_Задания:_
[1] Согласно разбору стихотворения «О, весна…», какую группу стихотворений оно открывало в цикле «Фаина»?
[2] Какие слова и выражения разбор стихотворения «О, весна…» приводит как примеры светлой экспрессии лексики? Перечислите все.
[3] Продолжите разбор стихотворения «О, весна…» после его последнего предложения.

Стихотворение «О, весна…» открывало в цикле «Фаина» группу стихотворений под общим заглавием «Заклятие огнём и мраком». Горькая парадоксальность, характерная для Блока, видится уже в этом названии-оксюмороне. Здесь, после сладкого обмана «снежно-белого забытья», появилось нечто горько-смятенное и отчаянно-раздольное (как раз в это время и происходит больно ужаливший поэта разрыв с Волоховой).

В первой строфе стихотворения – мажорное приятие жизни: восклицания, звонкое звучание согласных, прямые излияния лирического героя, светлый лексический ряд (весна – мечта – жизнь). Но в последней строке – первый тревожный сигнал: «приветствую звоном щита!» - то есть получается, что герой готов к защите, к бою с этой, как только что казалось, безоговорочно принятой жизнью. Эта двойственность, воспринятая Блоком не только от Н.А.Некрасова, но и от Ф.М.Достоевского (вспомним исступлённые слова Дмитрия Карамазова: «…клянусь, я тебя и ненавидя любил»), характерна и для всего стихотворения. С одной стороны, восторженный, страстный тон, преобладание восклицательных знаков, светлая экспрессия лексики (принимаю, привет, взоры, весна, осветлённый простор поднебесий, с буйным ветром, хмельная мечта); с другой стороны, полноценному, без разбора, приятию жизни словно мешают образы с негативной экспрессивной окраской: «утро в завесах тёмных окна», взоры – «воспалённые», «колодцы земных городов», «томления рабьих трудов» (совсем некрасовское!), - контрастирующие с «пустынными весями» и «осветлённым простором поднебесий». У жизни-женщины «змеиные кудри» (эпитет «змеиный» всегда у Блока несёт негативную окраску), «холодные и сжатые губы» и, наконец, сама встреча названа «враждующей» - очередной оксюморон. Отсутствие божественности жизни («с неразгаданным именем бога») ведёт к приятию жизни без разбора, что называется, в полном объёме, тогда как у Достоевского Иван Карамазов отказывался принять мир, если будет пролита одна невинная слеза ребёнка.

_Фрагменты данных:_
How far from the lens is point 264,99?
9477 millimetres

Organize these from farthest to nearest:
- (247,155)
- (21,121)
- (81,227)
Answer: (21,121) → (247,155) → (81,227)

_Ответы по заданиям:_
[1] Группу стихотворений под общим заглавием «Заклятие огнём и мраком».

[2] Принимаю, привет, взоры, весна, осветлённый простор поднебесий, с буйным ветром, хмельная мечта.

[3]
Очевидно, что неразборчивость Блока – только кажущаяся. Понять это помогает второй раз встретившийся в стихотворении образ щита. Оказывается, что лирический герой принимает жизнь как достойного соперника в борьбе, при этом отчётливо сознавая, что ему этот бой не выиграть:

За мученья, за гибель – я знаю –

Всё равно: принимаю тебя!

Любовь-вражда лирического героя А.Блока сродни некрасовской «любви-ненависти». Но есть и существенная разница. У Некрасова это парадоксальное сочетание ставится в заслугу лирическому герою («как много сделал он, поймут и как любил он – ненавидя»), а у Блока любовь-вражда – наказание, голгофа, своего рода сознательная жертвенность. Раздвоенность приобретает отчаянно-мученическую, трагическую окраску, так как за безраздельное приятие жизни следует жестокая и неминуемая расплата – «мученья» и «гибель».